DATA TO PROCESS =

------------------------------

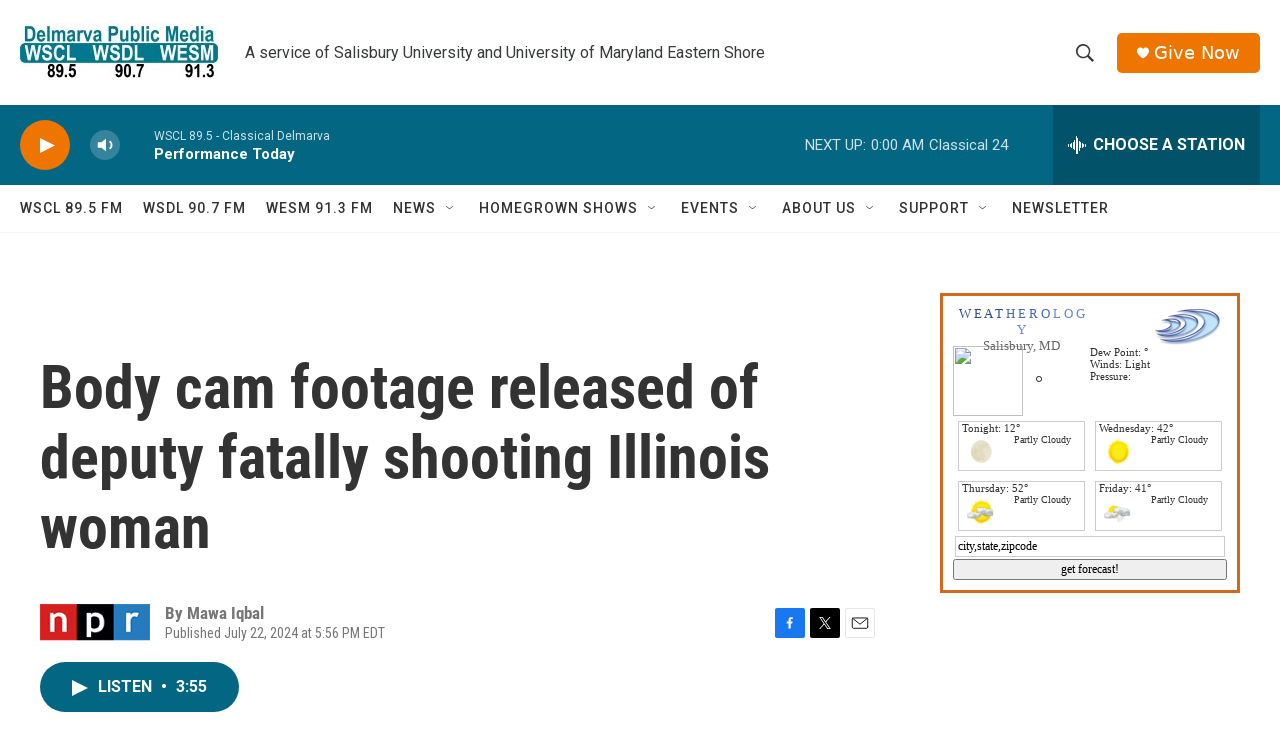

--- FILE ---
content_type: text/html; charset=UTF-8
request_url: https://google.weatherology.com/widgets_v2/wdgt_wrapper.php?callback=jQuery172003312488239366429_1768966893328&widget=wdgt_11&city=Salisbury&state=MD&extra=&_=1768966895169
body_size: 670
content:
jQuery172003312488239366429_1768966893328("    \r\n\r\n<!-- Header -->\r\n<div id=\"wxology_wdgt_11_header\">\r\n    <div id=\"wxology_wdgt_11_header_text\">\r\n        <a href=\"https:\/\/google.weatherology.com\" title=\"Weatherology.com\" target=\"_blank\" style=\"text-decoration:none;\">\r\n            <span style='color:#284b9c;font-size:13px;'>W E A T <\/span>\r\n            <span style='color:#476bb1;font-size:13px;'>H E R O <\/span>\r\n            <span style='color:#668bc7;font-size:13px;'>L O G Y<\/span>\r\n        <\/a>\r\n        <div id=\"\">\r\n            <a id=\"wxology_wdgt_11_city\" href=\"https:\/\/google.weatherology.com\/weather\/forecast\/local\/MD\/Salisbury\/forecast.html\" title=\"Salisbury, MD forecast.\" target=\"_blank\">Salisbury, MD<\/a>\r\n        <\/div>\r\n    <\/div>\r\n<\/div>\r\n\r\n<!-- Currents -->\r\n<div>\r\n\t<div id=\"wxology_wdgt_11_curicon\">\r\n    \t<img src=\"https:\/\/google.weatherology.com\/images\/icons_1\/100x100\/night\/.png\" \/>\r\n    <\/div>\r\n    <div id=\"wxology_wdgt_11_curtemp\">\r\n    \t&deg;\r\n    <\/div>\r\n    <div id=\"wxology_wdgt_11_curcond\">\r\n    \t<div class=\"wxology_wdgt_11_curcond_data\"><\/div>\r\n        <div class=\"wxology_wdgt_11_curcond_data\">Dew Point: &deg;<\/div>\r\n        <div class=\"wxology_wdgt_11_curcond_data\">Winds: Light<\/div>\r\n        <div class=\"wxology_wdgt_11_curcond_data\">Pressure: <\/div>\r\n    <\/div>\r\n    <div style=\"clear:both;\"><\/div>\r\n<\/div>\r\n\r\n<!-- Advisories if needed -->\r\n\r\n\r\n<!-- Forecast -->\r\n\r\n\r\n<div>\r\n\t<div class=\"wxology_wdgt_11_left_cast\">\r\n    \t<div class='wxology_wdgt_11_forecast_1_hold'>\r\n    \t\t<div class='wxology_wdgt_11_day_header'>Tonight: 12&deg;<\/div>\r\n    \t\t<div>\r\n            \t<div class='wxology_wdgt_11_fcast_icon'>\r\n                \t<img src='https:\/\/google.weatherology.com\/images\/icons_1\/100x100\/night\/10.png' \/>\r\n                <\/div>\r\n                <div class='wxology_wdgt_11_fcast_txt'>\r\n                \tPartly Cloudy                <\/div>\r\n                <div style=\"clear:both;\"><\/div>\r\n    \t\t<\/div>\r\n    \t<\/div>\r\n    <\/div>\r\n    <div class=\"wxology_wdgt_11_right_cast\">\r\n    \t<div class='wxology_wdgt_11_forecast_1_hold'>\r\n    \t\t<div class='wxology_wdgt_11_day_header'>Wednesday: 42&deg;<\/div>\r\n    \t\t<div>\r\n            \t<div class='wxology_wdgt_11_fcast_icon'>\r\n                \t<img src='https:\/\/google.weatherology.com\/images\/icons_1\/100x100\/day\/10.png' \/>\r\n                <\/div>\r\n                <div class='wxology_wdgt_11_fcast_txt'>\r\n                \tPartly Cloudy                <\/div>\r\n                <div style=\"clear:both;\"><\/div>\r\n    \t\t<\/div>\r\n    \t<\/div>\r\n    <\/div>\r\n    \r\n<\/div>\r\n\r\n<div>\r\n\t<div class=\"wxology_wdgt_11_left_cast\">\r\n    \t<div class='wxology_wdgt_11_forecast_1_hold'>\r\n    \t\t<div class='wxology_wdgt_11_day_header'>Thursday: 52&deg;<\/div>\r\n    \t\t<div>\r\n            \t<div class='wxology_wdgt_11_fcast_icon'>\r\n                \t<img src='https:\/\/google.weatherology.com\/images\/icons_1\/100x100\/day\/15.png' \/>\r\n                <\/div>\r\n                <div class='wxology_wdgt_11_fcast_txt'>\r\n                \tPartly Cloudy                <\/div>\r\n                <div style=\"clear:both;\"><\/div>\r\n    \t\t<\/div>\r\n    \t<\/div>\r\n    <\/div>\r\n    <div class=\"wxology_wdgt_11_right_cast\">\r\n    \t<div class='wxology_wdgt_11_forecast_1_hold'>\r\n    \t\t<div class='wxology_wdgt_11_day_header'>Friday: 41&deg;<\/div>\r\n    \t\t<div>\r\n            \t<div class='wxology_wdgt_11_fcast_icon'>\r\n                \t<img src='https:\/\/google.weatherology.com\/images\/icons_1\/100x100\/day\/34.png' \/>\r\n                <\/div>\r\n                <div class='wxology_wdgt_11_fcast_txt'>\r\n                \tPartly Cloudy                <\/div>\r\n                <div style=\"clear:both;\"><\/div>\r\n    \t\t<\/div>\r\n    \t<\/div>\r\n    <\/div>\r\n<\/div>\r\n\r\n<div style=\"clear:both;\"><\/div>\r\n\r\n<!-- Forecast Lookup -->\r\n<div style=\"margin-left:2px;margin-right:2px;padding:2px;border:1px solid #CCCCCC;\">\r\n    <input id=\"wdgt_11_zip_insert\" name=\"\" type=\"text\" value=\"city,state,zipcode\" \/>\r\n<\/div>\r\n<div style=\"margin-top:2px;\">\r\n    <input id=\"wdgt_11_zip_submit\" style=\"width:100%;\" name=\"submit\" type=\"submit\" value=\"get forecast!\" \/>\r\n<\/div>\r\n\r\n\r\n\t");

--- FILE ---
content_type: text/html; charset=utf-8
request_url: https://www.google.com/recaptcha/api2/aframe
body_size: 268
content:
<!DOCTYPE HTML><html><head><meta http-equiv="content-type" content="text/html; charset=UTF-8"></head><body><script nonce="L2GIKiGW5MI-CJAONVYTNg">/** Anti-fraud and anti-abuse applications only. See google.com/recaptcha */ try{var clients={'sodar':'https://pagead2.googlesyndication.com/pagead/sodar?'};window.addEventListener("message",function(a){try{if(a.source===window.parent){var b=JSON.parse(a.data);var c=clients[b['id']];if(c){var d=document.createElement('img');d.src=c+b['params']+'&rc='+(localStorage.getItem("rc::a")?sessionStorage.getItem("rc::b"):"");window.document.body.appendChild(d);sessionStorage.setItem("rc::e",parseInt(sessionStorage.getItem("rc::e")||0)+1);localStorage.setItem("rc::h",'1768966895714');}}}catch(b){}});window.parent.postMessage("_grecaptcha_ready", "*");}catch(b){}</script></body></html>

------------------------------

TASK = Your task is to output the material word for word while leaving out every image.

OUTPUT OF THE EXERCISE =
--- FILE ---
content_type: text/html; charset=UTF-8
request_url: https://google.weatherology.com/widgets_v2/wdgt_wrapper.php?callback=jQuery172003312488239366429_1768966893328&widget=wdgt_11&city=Salisbury&state=MD&extra=&_=1768966895169
body_size: 670
content:
jQuery172003312488239366429_1768966893328("    \r\n\r\n<!-- Header -->\r\n<div id=\"wxology_wdgt_11_header\">\r\n    <div id=\"wxology_wdgt_11_header_text\">\r\n        <a href=\"https:\/\/google.weatherology.com\" title=\"Weatherology.com\" target=\"_blank\" style=\"text-decoration:none;\">\r\n            <span style='color:#284b9c;font-size:13px;'>W E A T <\/span>\r\n            <span style='color:#476bb1;font-size:13px;'>H E R O <\/span>\r\n            <span style='color:#668bc7;font-size:13px;'>L O G Y<\/span>\r\n        <\/a>\r\n        <div id=\"\">\r\n            <a id=\"wxology_wdgt_11_city\" href=\"https:\/\/google.weatherology.com\/weather\/forecast\/local\/MD\/Salisbury\/forecast.html\" title=\"Salisbury, MD forecast.\" target=\"_blank\">Salisbury, MD<\/a>\r\n        <\/div>\r\n    <\/div>\r\n<\/div>\r\n\r\n<!-- Currents -->\r\n<div>\r\n\t<div id=\"wxology_wdgt_11_curicon\">\r\n    \t<img src=\"https:\/\/google.weatherology.com\/images\/icons_1\/100x100\/night\/.png\" \/>\r\n    <\/div>\r\n    <div id=\"wxology_wdgt_11_curtemp\">\r\n    \t&deg;\r\n    <\/div>\r\n    <div id=\"wxology_wdgt_11_curcond\">\r\n    \t<div class=\"wxology_wdgt_11_curcond_data\"><\/div>\r\n        <div class=\"wxology_wdgt_11_curcond_data\">Dew Point: &deg;<\/div>\r\n        <div class=\"wxology_wdgt_11_curcond_data\">Winds: Light<\/div>\r\n        <div class=\"wxology_wdgt_11_curcond_data\">Pressure: <\/div>\r\n    <\/div>\r\n    <div style=\"clear:both;\"><\/div>\r\n<\/div>\r\n\r\n<!-- Advisories if needed -->\r\n\r\n\r\n<!-- Forecast -->\r\n\r\n\r\n<div>\r\n\t<div class=\"wxology_wdgt_11_left_cast\">\r\n    \t<div class='wxology_wdgt_11_forecast_1_hold'>\r\n    \t\t<div class='wxology_wdgt_11_day_header'>Tonight: 12&deg;<\/div>\r\n    \t\t<div>\r\n            \t<div class='wxology_wdgt_11_fcast_icon'>\r\n                \t<img src='https:\/\/google.weatherology.com\/images\/icons_1\/100x100\/night\/10.png' \/>\r\n                <\/div>\r\n                <div class='wxology_wdgt_11_fcast_txt'>\r\n                \tPartly Cloudy                <\/div>\r\n                <div style=\"clear:both;\"><\/div>\r\n    \t\t<\/div>\r\n    \t<\/div>\r\n    <\/div>\r\n    <div class=\"wxology_wdgt_11_right_cast\">\r\n    \t<div class='wxology_wdgt_11_forecast_1_hold'>\r\n    \t\t<div class='wxology_wdgt_11_day_header'>Wednesday: 42&deg;<\/div>\r\n    \t\t<div>\r\n            \t<div class='wxology_wdgt_11_fcast_icon'>\r\n                \t<img src='https:\/\/google.weatherology.com\/images\/icons_1\/100x100\/day\/10.png' \/>\r\n                <\/div>\r\n                <div class='wxology_wdgt_11_fcast_txt'>\r\n                \tPartly Cloudy                <\/div>\r\n                <div style=\"clear:both;\"><\/div>\r\n    \t\t<\/div>\r\n    \t<\/div>\r\n    <\/div>\r\n    \r\n<\/div>\r\n\r\n<div>\r\n\t<div class=\"wxology_wdgt_11_left_cast\">\r\n    \t<div class='wxology_wdgt_11_forecast_1_hold'>\r\n    \t\t<div class='wxology_wdgt_11_day_header'>Thursday: 52&deg;<\/div>\r\n    \t\t<div>\r\n            \t<div class='wxology_wdgt_11_fcast_icon'>\r\n                \t<img src='https:\/\/google.weatherology.com\/images\/icons_1\/100x100\/day\/15.png' \/>\r\n                <\/div>\r\n                <div class='wxology_wdgt_11_fcast_txt'>\r\n                \tPartly Cloudy                <\/div>\r\n                <div style=\"clear:both;\"><\/div>\r\n    \t\t<\/div>\r\n    \t<\/div>\r\n    <\/div>\r\n    <div class=\"wxology_wdgt_11_right_cast\">\r\n    \t<div class='wxology_wdgt_11_forecast_1_hold'>\r\n    \t\t<div class='wxology_wdgt_11_day_header'>Friday: 41&deg;<\/div>\r\n    \t\t<div>\r\n            \t<div class='wxology_wdgt_11_fcast_icon'>\r\n                \t<img src='https:\/\/google.weatherology.com\/images\/icons_1\/100x100\/day\/34.png' \/>\r\n                <\/div>\r\n                <div class='wxology_wdgt_11_fcast_txt'>\r\n                \tPartly Cloudy                <\/div>\r\n                <div style=\"clear:both;\"><\/div>\r\n    \t\t<\/div>\r\n    \t<\/div>\r\n    <\/div>\r\n<\/div>\r\n\r\n<div style=\"clear:both;\"><\/div>\r\n\r\n<!-- Forecast Lookup -->\r\n<div style=\"margin-left:2px;margin-right:2px;padding:2px;border:1px solid #CCCCCC;\">\r\n    <input id=\"wdgt_11_zip_insert\" name=\"\" type=\"text\" value=\"city,state,zipcode\" \/>\r\n<\/div>\r\n<div style=\"margin-top:2px;\">\r\n    <input id=\"wdgt_11_zip_submit\" style=\"width:100%;\" name=\"submit\" type=\"submit\" value=\"get forecast!\" \/>\r\n<\/div>\r\n\r\n\r\n\t");

--- FILE ---
content_type: text/html; charset=utf-8
request_url: https://www.google.com/recaptcha/api2/aframe
body_size: 268
content:
<!DOCTYPE HTML><html><head><meta http-equiv="content-type" content="text/html; charset=UTF-8"></head><body><script nonce="L2GIKiGW5MI-CJAONVYTNg">/** Anti-fraud and anti-abuse applications only. See google.com/recaptcha */ try{var clients={'sodar':'https://pagead2.googlesyndication.com/pagead/sodar?'};window.addEventListener("message",function(a){try{if(a.source===window.parent){var b=JSON.parse(a.data);var c=clients[b['id']];if(c){var d=document.createElement('img');d.src=c+b['params']+'&rc='+(localStorage.getItem("rc::a")?sessionStorage.getItem("rc::b"):"");window.document.body.appendChild(d);sessionStorage.setItem("rc::e",parseInt(sessionStorage.getItem("rc::e")||0)+1);localStorage.setItem("rc::h",'1768966895714');}}}catch(b){}});window.parent.postMessage("_grecaptcha_ready", "*");}catch(b){}</script></body></html>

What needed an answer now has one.